▶ Exercises:
(a) In the StreamingASR quantization thread, list every parameter of the `to_string` function.
(b) In the StreamingASR quantization thread, which layer types does the poster's quantization code pick for dynamic quantization?
(c) Carry on the StreamingASR quantization thread from its last line.

▶ Article:

Applying quantization for StreamingASR code in pytorch mobile

BillyGun27 · February 28, 2023, 10:01am

Does anyone ever try to apply quantization for StreamingASR in android demo before?
Could someone provide a guidance on what to do?
I am not sure why this error occured, is the model just not supported yet?

I am trying to apply dynamic quantization for Emformer-RNNT-based Model

github.com

pytorch/android-demo-app/blob/master/StreamingASR/generate_ts.py

from typing import Dict, List, Optional, Tuple
import json
import math

from fairseq.data import Dictionary
import torch
import torchaudio
from torchaudio.pipelines import EMFORMER_RNNT_BASE_LIBRISPEECH
from torchaudio.models import Hypothesis


def get_hypo_tokens(hypo: Hypothesis) -> List[int]:
    return hypo[0]


def get_hypo_score(hypo: Hypothesis) -> float:
    return hypo[3]


def to_string(input: List[int], tgt_dict: List[str], bos_idx: int = 0, eos_idx: int = 2, separator: str = "",) -> str:

This file has been truncated. show original

this is the quantization code that I use

model_pquant = torch.quantization.quantize_dynamic(
    wrapper,  # the original model
    {torch.nn.LSTM, torch.nn.Linear},  # a set of layers to dynamically quantize
    dtype=torch.qint8)  # the target dtype for quantized weights

torch.save(model_pquant,'quant_dynamic_Emformer-RNNT_pure')

▶ Dataset content:
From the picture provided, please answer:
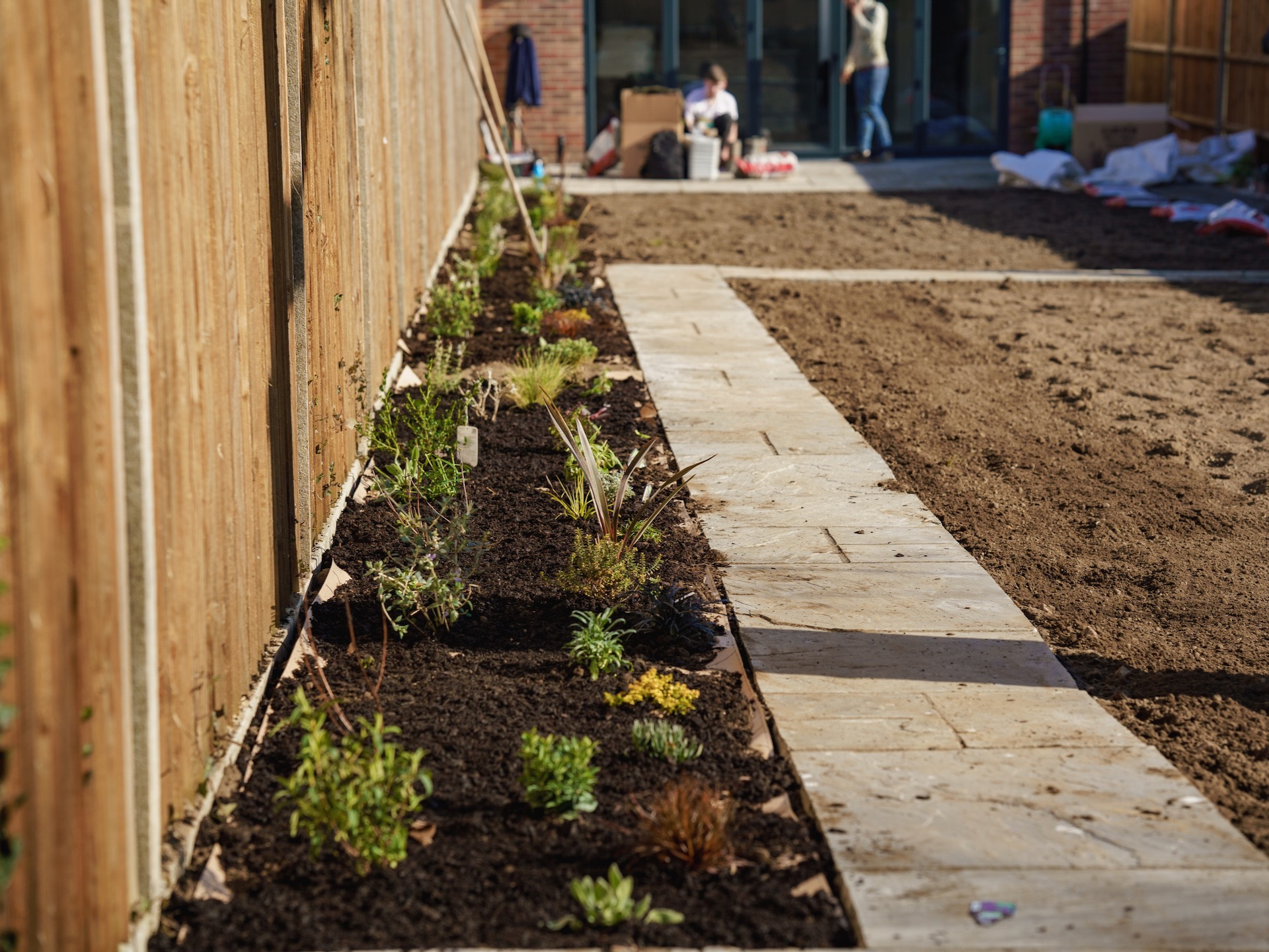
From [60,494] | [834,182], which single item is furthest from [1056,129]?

▶ Results in order:
(a)
- input
- tgt_dict
- bos_idx
- eos_idx
- separator

(b) torch.nn.LSTM and torch.nn.Linear

(c)
during inference, it produce this error

RuntimeError: In ChooseQuantizationParams, min should be less than or equal to max

BillyGun27 · March 2, 2023, 6:17am

after further analyzing, the error is caused because the input tensor is wrong. Since I was trying to replace pyaudio.PyAudio() streaming with audio file.

So my error is because the input.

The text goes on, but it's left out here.